I can also take logarithm row by row. Then I crush old row with a new one.
# Assume A is a sparse matrix (Linked List Format) with float values as data
# It is only for one row
import numpy as np
c = np.log(A.getrow(0)) / numpy.log(4)
A[0, :] = c
This was not as quick as I'd expected. Is there a faster way to do this?
Upvotes: 7
Views: 5497
Reputation: 7841
I think I solve it with very easy way.
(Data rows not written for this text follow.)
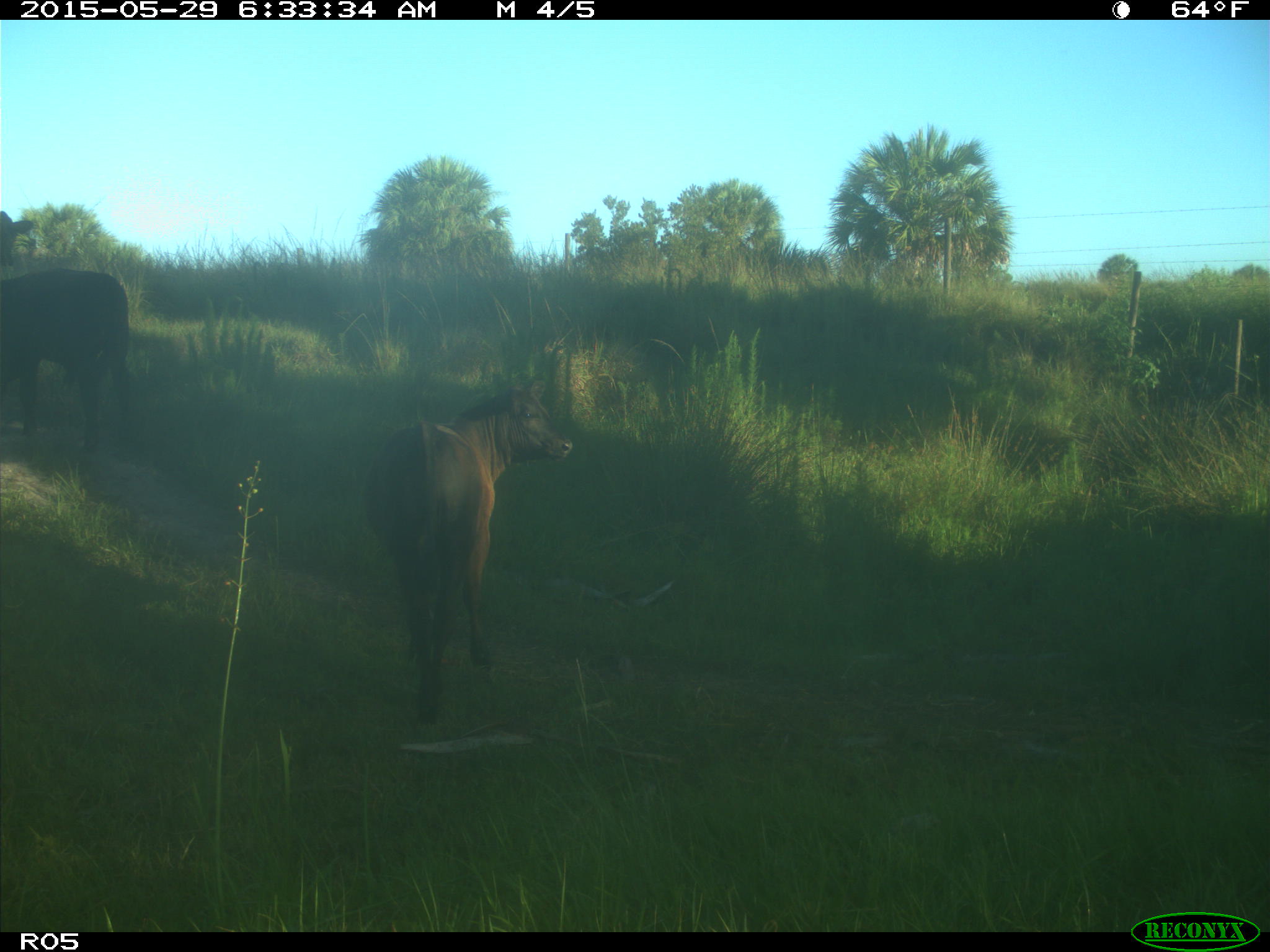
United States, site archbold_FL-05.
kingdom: Animalia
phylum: Chordata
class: Mammalia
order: Artiodactyla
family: Bovidae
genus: Bos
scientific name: Bos taurus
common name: domestic cow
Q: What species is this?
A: Bos taurus (domestic cow).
It is very strange that no one could answer immediately.
# Let A be a COO_matrix
import numpy as np
from scipy.sparse import coo_matrix
new_data = np.log(A.data+3)/np.log(4) #3 is not so important. It can be 1 too.
A = coo_matrix((new_data, (A.row, A.col)), shape=A.shape)
Upvotes: 0
Reputation: 28846
You can modify the data
attribute directly:
>>> a = np.array([[5,0,0,0,0,0,0],[0,0,0,0,2,0,0]])
>>> coo = coo_matrix(a)
>>> coo.data
array([5, 2])
>>> coo.data = np.log(coo.data)
>>> coo.data
array([ 1.60943791, 0.69314718])
>>> coo.todense()
matrix([[ 1.60943791, 0. , 0. , 0. , 0. ,
0. , 0. ],
[ 0. , 0. , 0. , 0. , 0.69314718,
0. , 0. ]])
Note that this doesn't work properly if the sparse format has repeated elements (which is valid in the COO format); it'll take the logs individually, and log(a) + log(b) != log(a + b)
. You probably want to convert to CSR or CSC first (which is fast) to avoid this problem.
You'll also have to add checks if the sparse matrix is in a different format, of course. And if you don't want to modify the matrix in-place, just construct a new sparse matrix as you did in your answer, but without adding 3
because that's completely unnecessary here.